## What is needed:
Show each line of the records below that contains the string "masks".

## Records to use:
┌──
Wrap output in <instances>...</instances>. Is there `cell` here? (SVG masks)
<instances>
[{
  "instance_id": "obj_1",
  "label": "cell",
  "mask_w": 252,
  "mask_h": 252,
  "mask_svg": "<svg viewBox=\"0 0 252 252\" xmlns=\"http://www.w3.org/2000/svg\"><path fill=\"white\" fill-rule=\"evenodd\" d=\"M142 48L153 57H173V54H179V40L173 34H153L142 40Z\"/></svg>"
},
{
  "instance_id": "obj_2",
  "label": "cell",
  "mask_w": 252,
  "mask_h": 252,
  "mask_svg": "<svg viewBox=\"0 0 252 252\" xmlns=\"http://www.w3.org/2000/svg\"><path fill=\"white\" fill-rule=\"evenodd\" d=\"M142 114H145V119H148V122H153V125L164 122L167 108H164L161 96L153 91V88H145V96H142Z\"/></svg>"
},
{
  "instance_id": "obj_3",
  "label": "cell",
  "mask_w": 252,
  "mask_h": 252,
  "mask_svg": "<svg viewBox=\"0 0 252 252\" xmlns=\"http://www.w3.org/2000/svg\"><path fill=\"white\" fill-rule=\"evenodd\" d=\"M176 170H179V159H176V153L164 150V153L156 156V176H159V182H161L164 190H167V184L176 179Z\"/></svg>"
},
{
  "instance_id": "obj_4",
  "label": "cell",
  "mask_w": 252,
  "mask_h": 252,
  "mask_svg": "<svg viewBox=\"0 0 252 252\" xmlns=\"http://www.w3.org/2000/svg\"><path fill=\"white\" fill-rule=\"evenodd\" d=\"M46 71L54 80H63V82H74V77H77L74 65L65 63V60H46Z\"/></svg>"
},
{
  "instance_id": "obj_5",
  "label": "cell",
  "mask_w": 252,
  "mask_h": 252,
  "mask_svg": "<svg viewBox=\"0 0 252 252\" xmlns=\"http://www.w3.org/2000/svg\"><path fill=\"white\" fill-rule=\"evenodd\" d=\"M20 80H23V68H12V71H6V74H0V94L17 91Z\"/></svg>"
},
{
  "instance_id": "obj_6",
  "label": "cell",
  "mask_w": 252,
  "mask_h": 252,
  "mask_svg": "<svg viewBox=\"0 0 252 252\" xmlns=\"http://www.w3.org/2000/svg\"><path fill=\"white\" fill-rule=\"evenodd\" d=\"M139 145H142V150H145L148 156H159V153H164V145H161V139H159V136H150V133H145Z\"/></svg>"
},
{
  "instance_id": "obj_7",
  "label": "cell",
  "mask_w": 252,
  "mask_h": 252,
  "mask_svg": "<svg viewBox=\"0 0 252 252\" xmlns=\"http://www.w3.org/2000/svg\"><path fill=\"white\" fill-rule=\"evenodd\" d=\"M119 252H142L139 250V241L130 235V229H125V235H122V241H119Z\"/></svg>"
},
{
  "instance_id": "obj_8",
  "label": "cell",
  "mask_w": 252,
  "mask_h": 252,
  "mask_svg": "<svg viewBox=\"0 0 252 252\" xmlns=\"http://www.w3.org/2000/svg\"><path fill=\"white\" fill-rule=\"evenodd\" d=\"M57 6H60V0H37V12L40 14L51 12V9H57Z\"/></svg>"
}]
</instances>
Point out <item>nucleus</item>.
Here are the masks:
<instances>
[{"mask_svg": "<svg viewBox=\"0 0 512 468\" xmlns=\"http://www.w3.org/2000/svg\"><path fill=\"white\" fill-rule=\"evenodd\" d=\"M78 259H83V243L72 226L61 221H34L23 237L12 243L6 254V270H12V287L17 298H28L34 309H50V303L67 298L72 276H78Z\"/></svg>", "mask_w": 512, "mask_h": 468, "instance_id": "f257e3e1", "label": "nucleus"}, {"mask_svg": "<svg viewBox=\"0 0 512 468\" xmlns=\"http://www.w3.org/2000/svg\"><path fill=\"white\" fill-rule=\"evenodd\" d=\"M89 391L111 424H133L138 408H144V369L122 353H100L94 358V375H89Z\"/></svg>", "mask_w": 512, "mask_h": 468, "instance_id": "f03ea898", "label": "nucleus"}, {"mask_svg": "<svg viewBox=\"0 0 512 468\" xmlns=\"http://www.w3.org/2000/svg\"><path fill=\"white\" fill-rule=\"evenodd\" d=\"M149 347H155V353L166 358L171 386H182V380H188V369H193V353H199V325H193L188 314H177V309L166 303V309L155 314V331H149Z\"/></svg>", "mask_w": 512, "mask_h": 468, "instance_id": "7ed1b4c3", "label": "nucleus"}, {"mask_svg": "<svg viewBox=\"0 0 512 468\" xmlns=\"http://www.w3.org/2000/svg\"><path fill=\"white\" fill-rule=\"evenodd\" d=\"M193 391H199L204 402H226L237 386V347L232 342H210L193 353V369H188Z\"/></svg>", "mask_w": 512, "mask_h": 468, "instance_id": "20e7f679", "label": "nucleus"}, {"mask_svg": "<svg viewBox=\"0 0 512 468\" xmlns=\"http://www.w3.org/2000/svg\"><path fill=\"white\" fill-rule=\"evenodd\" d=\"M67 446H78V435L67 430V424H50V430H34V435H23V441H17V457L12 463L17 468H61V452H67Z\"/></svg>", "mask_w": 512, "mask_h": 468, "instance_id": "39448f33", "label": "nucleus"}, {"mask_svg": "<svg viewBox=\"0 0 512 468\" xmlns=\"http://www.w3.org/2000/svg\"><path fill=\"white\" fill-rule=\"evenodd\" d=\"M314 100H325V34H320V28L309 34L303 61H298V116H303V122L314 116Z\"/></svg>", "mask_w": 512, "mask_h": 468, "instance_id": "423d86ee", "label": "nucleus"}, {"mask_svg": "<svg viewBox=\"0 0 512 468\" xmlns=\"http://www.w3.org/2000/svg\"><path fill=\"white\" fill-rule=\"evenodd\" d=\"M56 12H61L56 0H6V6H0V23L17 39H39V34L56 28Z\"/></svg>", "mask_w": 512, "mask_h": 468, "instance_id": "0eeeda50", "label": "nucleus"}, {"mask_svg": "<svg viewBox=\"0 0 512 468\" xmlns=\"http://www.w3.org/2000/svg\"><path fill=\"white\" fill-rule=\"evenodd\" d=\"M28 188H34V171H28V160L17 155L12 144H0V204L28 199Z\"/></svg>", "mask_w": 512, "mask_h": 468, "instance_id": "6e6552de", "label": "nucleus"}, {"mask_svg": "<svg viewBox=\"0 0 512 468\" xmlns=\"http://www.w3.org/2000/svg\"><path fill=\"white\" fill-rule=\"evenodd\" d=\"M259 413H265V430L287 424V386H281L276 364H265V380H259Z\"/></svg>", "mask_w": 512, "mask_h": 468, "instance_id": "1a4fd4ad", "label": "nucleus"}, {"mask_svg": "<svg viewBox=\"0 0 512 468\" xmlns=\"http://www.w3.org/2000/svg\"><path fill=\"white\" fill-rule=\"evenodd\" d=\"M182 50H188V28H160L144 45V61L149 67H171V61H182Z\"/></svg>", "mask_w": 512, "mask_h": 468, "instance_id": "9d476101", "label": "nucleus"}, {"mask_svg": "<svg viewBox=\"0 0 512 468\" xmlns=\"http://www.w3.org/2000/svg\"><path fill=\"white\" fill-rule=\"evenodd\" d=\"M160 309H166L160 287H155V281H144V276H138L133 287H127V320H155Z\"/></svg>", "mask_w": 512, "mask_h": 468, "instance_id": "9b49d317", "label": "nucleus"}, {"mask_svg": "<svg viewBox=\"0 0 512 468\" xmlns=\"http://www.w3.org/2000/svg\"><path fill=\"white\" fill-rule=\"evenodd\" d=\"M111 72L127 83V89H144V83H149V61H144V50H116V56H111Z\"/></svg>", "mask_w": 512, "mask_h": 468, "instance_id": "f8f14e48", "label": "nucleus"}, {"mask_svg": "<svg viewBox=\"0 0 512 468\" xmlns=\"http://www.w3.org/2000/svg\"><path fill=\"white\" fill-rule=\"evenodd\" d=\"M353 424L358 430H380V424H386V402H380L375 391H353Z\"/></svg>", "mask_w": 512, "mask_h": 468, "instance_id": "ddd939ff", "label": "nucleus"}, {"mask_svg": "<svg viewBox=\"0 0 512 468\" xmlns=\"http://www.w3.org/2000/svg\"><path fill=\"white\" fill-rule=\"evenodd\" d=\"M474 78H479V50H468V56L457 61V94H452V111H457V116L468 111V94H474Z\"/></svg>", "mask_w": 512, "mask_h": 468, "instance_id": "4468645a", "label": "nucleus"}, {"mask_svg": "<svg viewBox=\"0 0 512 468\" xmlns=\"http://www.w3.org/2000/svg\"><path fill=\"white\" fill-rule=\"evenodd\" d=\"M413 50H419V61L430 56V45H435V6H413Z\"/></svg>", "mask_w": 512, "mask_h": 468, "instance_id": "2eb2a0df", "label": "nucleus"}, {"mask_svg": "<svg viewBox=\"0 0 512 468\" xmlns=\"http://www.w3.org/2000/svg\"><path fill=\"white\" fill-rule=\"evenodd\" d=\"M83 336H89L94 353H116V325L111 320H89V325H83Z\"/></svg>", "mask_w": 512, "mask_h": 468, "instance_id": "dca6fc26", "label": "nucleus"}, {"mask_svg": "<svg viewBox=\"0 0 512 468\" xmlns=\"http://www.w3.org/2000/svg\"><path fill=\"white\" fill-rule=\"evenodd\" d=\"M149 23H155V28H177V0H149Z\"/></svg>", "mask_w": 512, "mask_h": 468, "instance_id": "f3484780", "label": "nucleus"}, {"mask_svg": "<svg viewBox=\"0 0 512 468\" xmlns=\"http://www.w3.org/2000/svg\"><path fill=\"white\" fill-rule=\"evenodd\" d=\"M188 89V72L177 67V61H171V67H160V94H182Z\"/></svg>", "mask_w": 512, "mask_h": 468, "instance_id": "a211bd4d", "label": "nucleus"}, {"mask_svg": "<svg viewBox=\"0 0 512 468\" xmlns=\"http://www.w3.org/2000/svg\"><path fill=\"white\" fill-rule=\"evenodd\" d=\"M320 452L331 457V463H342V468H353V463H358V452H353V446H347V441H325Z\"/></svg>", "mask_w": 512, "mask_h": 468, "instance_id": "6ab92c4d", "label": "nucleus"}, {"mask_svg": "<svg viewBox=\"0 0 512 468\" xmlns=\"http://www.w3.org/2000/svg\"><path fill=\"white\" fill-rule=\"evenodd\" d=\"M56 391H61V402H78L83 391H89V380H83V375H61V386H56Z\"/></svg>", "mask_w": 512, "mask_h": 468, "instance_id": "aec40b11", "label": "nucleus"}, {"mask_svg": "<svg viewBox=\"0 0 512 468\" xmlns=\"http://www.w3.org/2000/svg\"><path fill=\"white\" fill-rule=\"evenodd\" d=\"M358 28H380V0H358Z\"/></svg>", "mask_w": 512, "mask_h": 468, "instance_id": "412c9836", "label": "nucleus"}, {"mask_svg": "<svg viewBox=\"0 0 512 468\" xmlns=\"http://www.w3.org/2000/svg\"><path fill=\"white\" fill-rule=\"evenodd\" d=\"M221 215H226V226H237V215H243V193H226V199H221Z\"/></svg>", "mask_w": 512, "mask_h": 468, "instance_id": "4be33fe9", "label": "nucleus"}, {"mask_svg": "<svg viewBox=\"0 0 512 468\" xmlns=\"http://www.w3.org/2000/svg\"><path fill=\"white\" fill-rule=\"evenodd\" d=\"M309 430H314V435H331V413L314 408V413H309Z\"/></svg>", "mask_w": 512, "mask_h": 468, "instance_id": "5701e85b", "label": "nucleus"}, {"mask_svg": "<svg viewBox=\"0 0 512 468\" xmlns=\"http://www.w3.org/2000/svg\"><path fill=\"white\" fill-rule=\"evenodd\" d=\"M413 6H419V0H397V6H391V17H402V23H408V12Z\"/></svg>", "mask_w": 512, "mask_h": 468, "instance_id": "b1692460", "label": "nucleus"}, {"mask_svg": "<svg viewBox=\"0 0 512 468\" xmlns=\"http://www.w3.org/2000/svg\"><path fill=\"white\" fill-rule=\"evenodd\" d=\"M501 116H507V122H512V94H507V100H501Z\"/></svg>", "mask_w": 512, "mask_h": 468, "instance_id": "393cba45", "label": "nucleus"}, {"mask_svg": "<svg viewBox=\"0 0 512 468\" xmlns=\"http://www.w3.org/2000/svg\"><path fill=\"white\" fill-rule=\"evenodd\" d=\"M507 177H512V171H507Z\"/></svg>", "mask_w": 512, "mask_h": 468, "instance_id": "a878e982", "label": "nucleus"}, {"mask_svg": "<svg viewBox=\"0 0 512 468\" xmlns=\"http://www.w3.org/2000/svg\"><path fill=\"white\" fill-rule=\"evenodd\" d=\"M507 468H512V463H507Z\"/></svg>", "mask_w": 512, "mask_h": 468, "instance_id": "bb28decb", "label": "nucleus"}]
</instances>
└──
## Solution to this task:
Wrap output in <instances>...</instances>. Is there `cell` here? (SVG masks)
Here are the masks:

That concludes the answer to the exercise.